This note tries to summarize some of our thinking. Please help
us to spot flaws in our analysis and design before we start
committing them to code!
-r
Background
==========
Each input data set will have a "data format" (DF), typically
based on the way the data was collected, obtained, etc. Each
layout will expect to see its own "layout format" (LF).
Somehow, we need to convert the data from DF to LF. The direct
solution is to create a function for each combination of data
and layout formats. Unfortunately, this solution scales very
poorly, requiring DF * LF conversion functions. (Bleah!)
To avoid this, we can define an intermediate format (IF) that
handles all of the expected variations in DF and LF. This lets
us create one function (DF->IF) for each input and one function
(IF->LF) for each layout.
Because the number of DFs and LFs can be expected to grow, this
approach has real scaling advantages. For example, if we have
50 DFs and 15 LFs:
The direct approach requires 750 (50 * 15) filters.
The indirect approach requires 65 (50 + 15) filters.
Use cases
=========
Let's look at some graph representation use cases, based on Mike
Bostock's examples.
flare-imports.json
------------------
flare-imports.json, from Mike's Hive Plot demo, uses a list of
hashes to define a directed graph. Each hash defines a software
module, giving its name, size, and a list of modules it imports.

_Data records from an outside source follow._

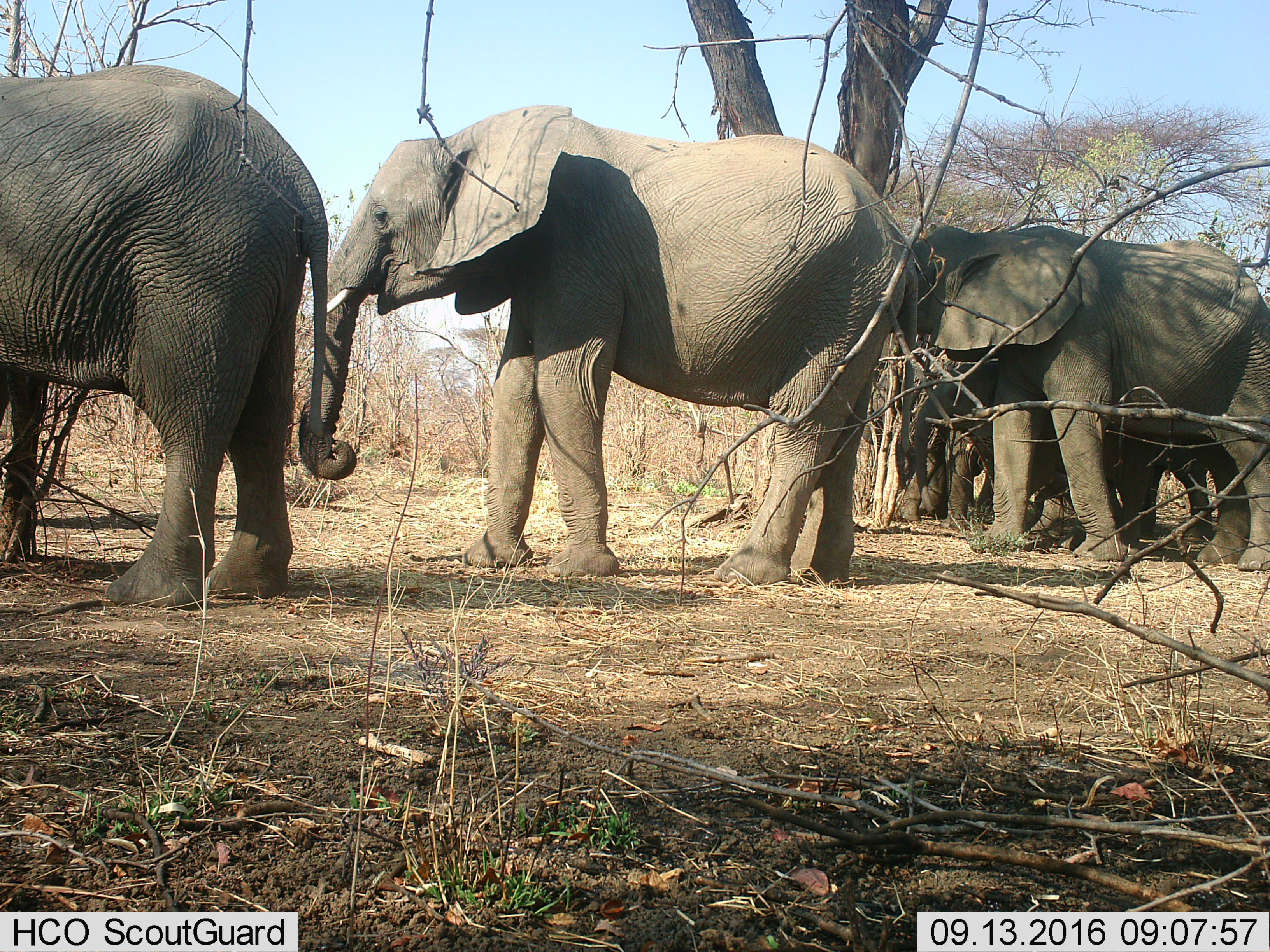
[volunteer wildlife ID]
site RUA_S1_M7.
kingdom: Animalia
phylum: Chordata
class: Mammalia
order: Proboscidea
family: Elephantidae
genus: Loxodonta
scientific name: Loxodonta africana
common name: african bush elephant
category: elephant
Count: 5.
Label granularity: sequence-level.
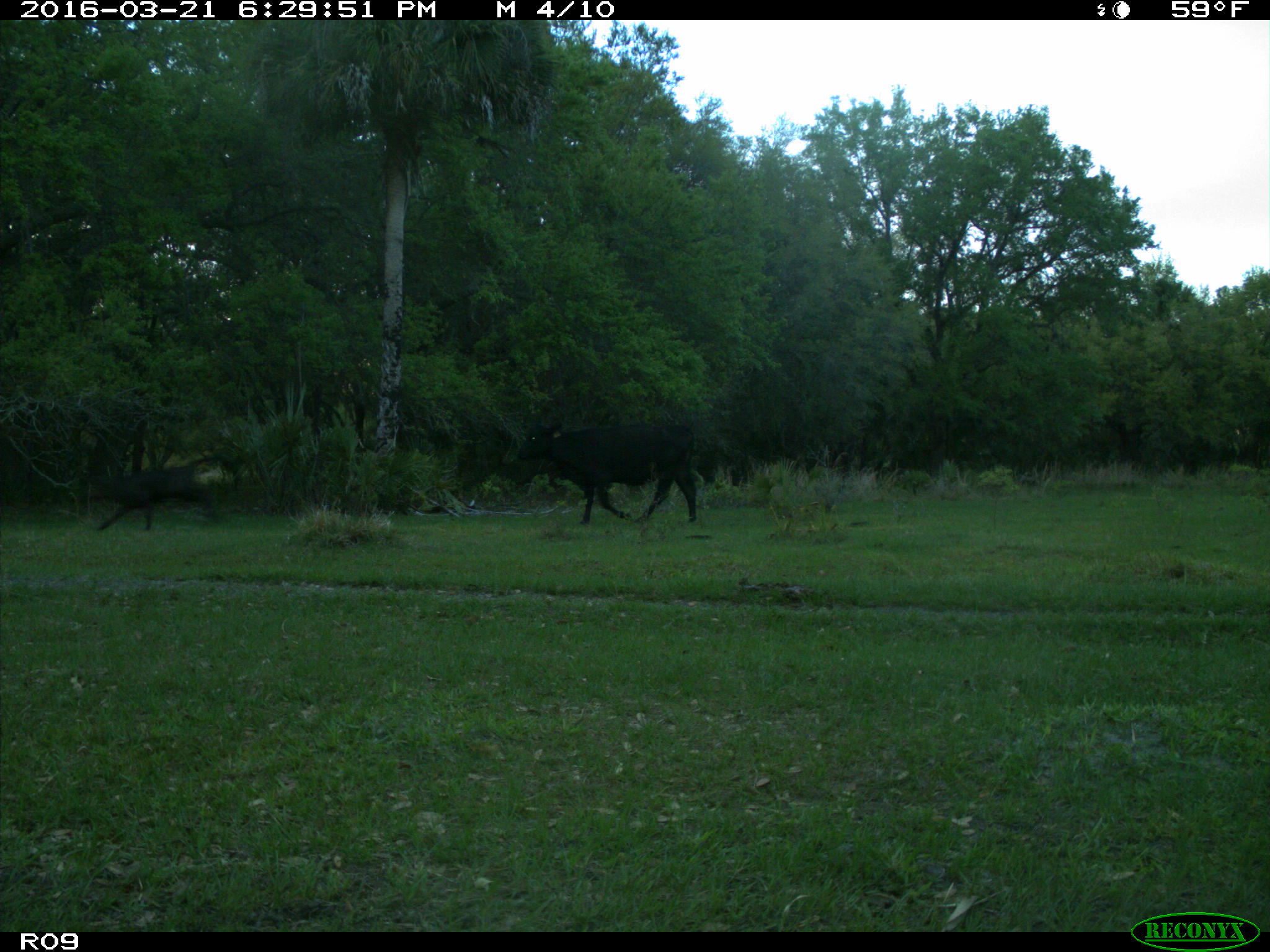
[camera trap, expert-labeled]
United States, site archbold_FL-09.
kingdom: Animalia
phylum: Chordata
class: Mammalia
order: Artiodactyla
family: Bovidae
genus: Bos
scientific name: Bos taurus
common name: domestic cow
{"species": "Bos taurus (domestic cow)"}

For example, the module "flare.animate.Transitioner" is imported
by the module "flare.analytics.cluster.AgglomerativeCluster":
nodes = [
{ "name": "flare.analytics.cluster.AgglomerativeCluster",
"size": 3938,
"imports": [ "flare.animate.Transitioner", ... ]
}, ...
];
This format is easy for humans to use (eg, read, edit), but it
could be pretty inefficient in time and space (depending on the
JavaScript implementation and the size of the name strings).
miserables.json
---------------
Mike has used the Les Miserables data set a few times, eg:
http://mbostock.github.com/protovis/ex/arc.html
http://mbostock.github.com/protovis/ex/miserables.js
miserables.js has some useful comments:
This file contains the weighted network of coappearances of
characters in Victor Hugo's novel "Les Miserables". Nodes
represent characters as indicated by the labels, and edges
connect any pair of characters that appear in the same
chapter of the book. The values on the edges are the number
of such coappearances. The data on coappearances were taken
from D. E. Knuth, The Stanford GraphBase: A Platform for
Combinatorial Computing, Addison-Wesley, Reading, MA (1993).
The group labels were transcribed from "Finding and evaluating
community structure in networks" by M. E. J. Newman and M.

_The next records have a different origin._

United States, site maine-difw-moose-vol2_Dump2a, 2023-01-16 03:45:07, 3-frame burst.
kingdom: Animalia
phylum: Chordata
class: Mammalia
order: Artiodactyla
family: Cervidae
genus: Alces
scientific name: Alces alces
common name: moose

Girvan. [http://arxiv.org/pdf/cond-mat/0308217.pdf]
var miserables = {
nodes: [ { nodeName: "Myriel",
group: 1 }, ... ],
links: [ { source: 1,
target: 0,
value: 1 }, ... ]
}
miserables.json, from Mike's "force" example, has basically the
same format. A top-level hash contains a pair of arrays (nodes
and links) which define the graph. The extract below tells us
that Napoleon (source 1) appears once (value 1) with Myriel
(target 0) and that Napoleon and Myriel are in the same
coappearance group (1).
{
"nodes": [ { "name": "Myriel", "group": 1 },
"name": "Napoleon", "group": 1 }, ... ]
"links": [ { "source": 1, "target": 0, "value": 1 }, ... ]
}
Discussion
==========
A generalized version of the Flare format might look something like:
{
"...this_id...": [ [ "...that_id...", ... ], {...meta...} ], ...
}
The Les Miz format eliminates the strings, in favor of index values.
It might therefore have efficiency advantages. A generalized version
of this format might look something like:
{
"nodes": [ [ "...this_id...", {...meta...} ], ... ],
"links": [ [ this_ndx, that_ndx, {...meta...} ], ... ]
}
Neither of these formats has any direct support for N-ary graphs.
So, for example, they can't represent statements such as "Rich
drove his Scion to the San Bruno BART station on Saturday".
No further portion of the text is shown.